Amazon Web Services disruption was caused by human error
The Amazon Web Services outage that shut down a large portion of websites and apps on the East Coast on Feb. 28 was caused by an employee who made a typo in the command input, according to Amazon officials.
The root cause was in the Simple Storage Service billing system, or S3. The service was running slowly, so engineers began to debug the issue. Officials said an employee entered a command to take some of the servers offline that were used by the billing servers.
However, the employee made an error inputting the command, which removed a larger set of servers at the company's North Virginia datacenters. These servers supported two other S3 subsystems, including the index system that manages metadata and location of all S3 objects in the region, officials said. The second server was the placement server, which allocates new requests.
Amazon's status page was also affected during the outage, which made it appear all sites were running normally – although a portion of Amazon's sites were affected.
As a result of the disruption, Amazon is making several changes to operations., including the removal of capacity, officials said. The tool was modified to make slower changes and more safeguards were added to prevent full removal of capacity to prevent future disruptions.

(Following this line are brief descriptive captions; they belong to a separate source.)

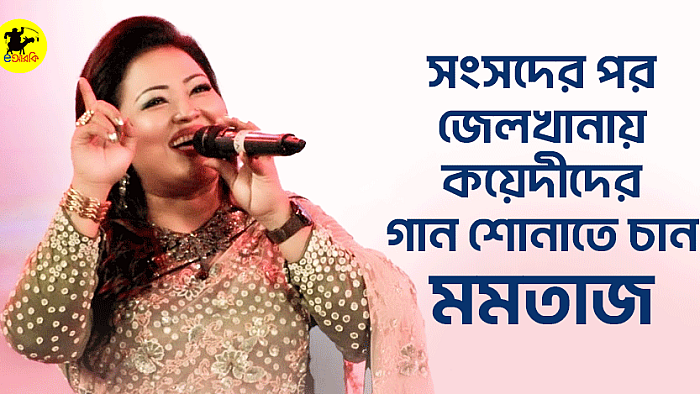 সংসদের পর জেলখানায় কয়েদীদের গান শোনাতে চান মমতাজ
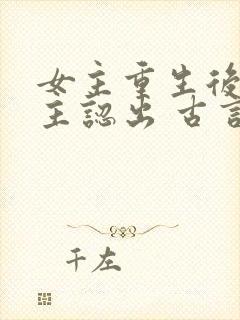 女主重生后被男主认出 古言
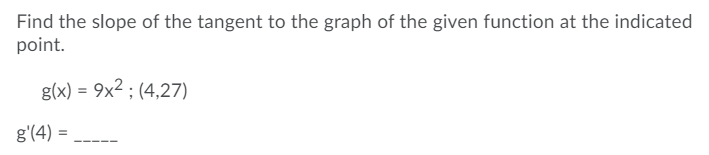 Find the slope of the tangent to the graph of the given function at the indicated
point.
g(x) = 9x2 ; (4,27)
g'(4) =
---
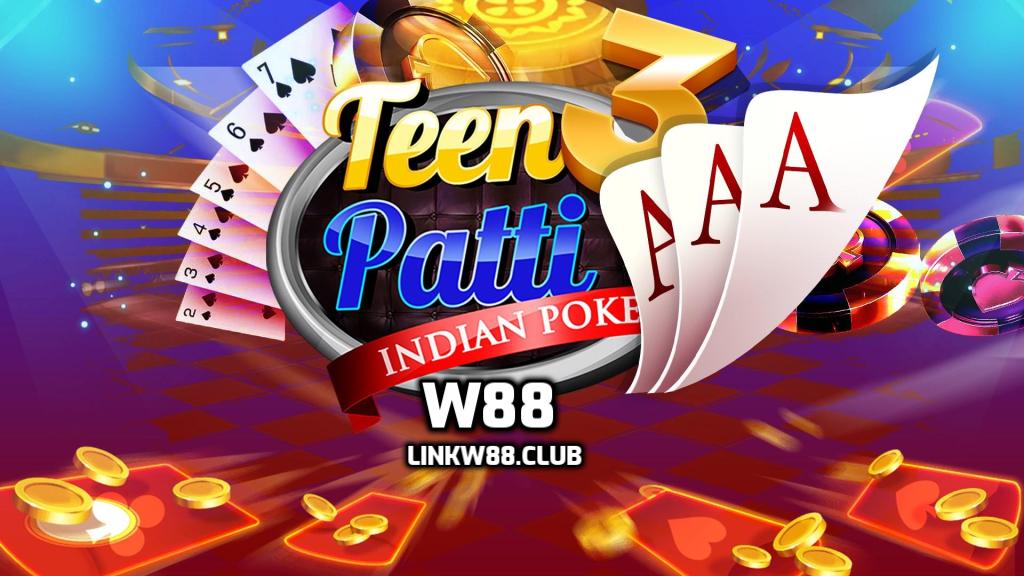 Teen Patti là gì? Cách chơi và kinh nghiệm chơi Teen Patti tại W88 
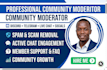 actively moderate and engage your online community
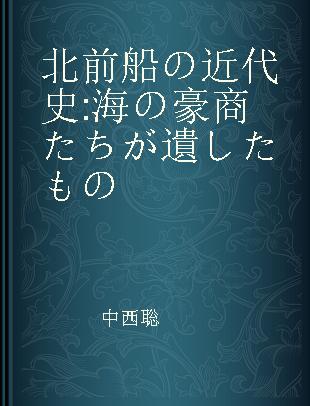 北前船の近代史 海の豪商たちが遺したもの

Amazon is also auditing other operational tools to bolster similar safety checks in other operations. And breaking services into smaller call cells, to allow engineers to assess and thoroughly test recovery processes.
"During this event, the recovery time of the index subsystem still took longer than we expected," officials said. "The S3 team had planned further partitioning of the index subsystem later this year. We're reprioritizing that work to begin immediately.
"While we're proud of our long track record of availability with Amazon S3, we know how critical this service is to our customers, their applications and end users and their businesses. We'll do everything we can to learn from this event and use it to improve our availability even further."
Amazon was not the first service taken down with a typo this year. The content delivery network, Cloudflare, had a massive data leak known as CloudBleed, after a typo in one of its components. Additionally, a typo in the cryptocurrency Zerocash source code, let a hacker steal over $500,000.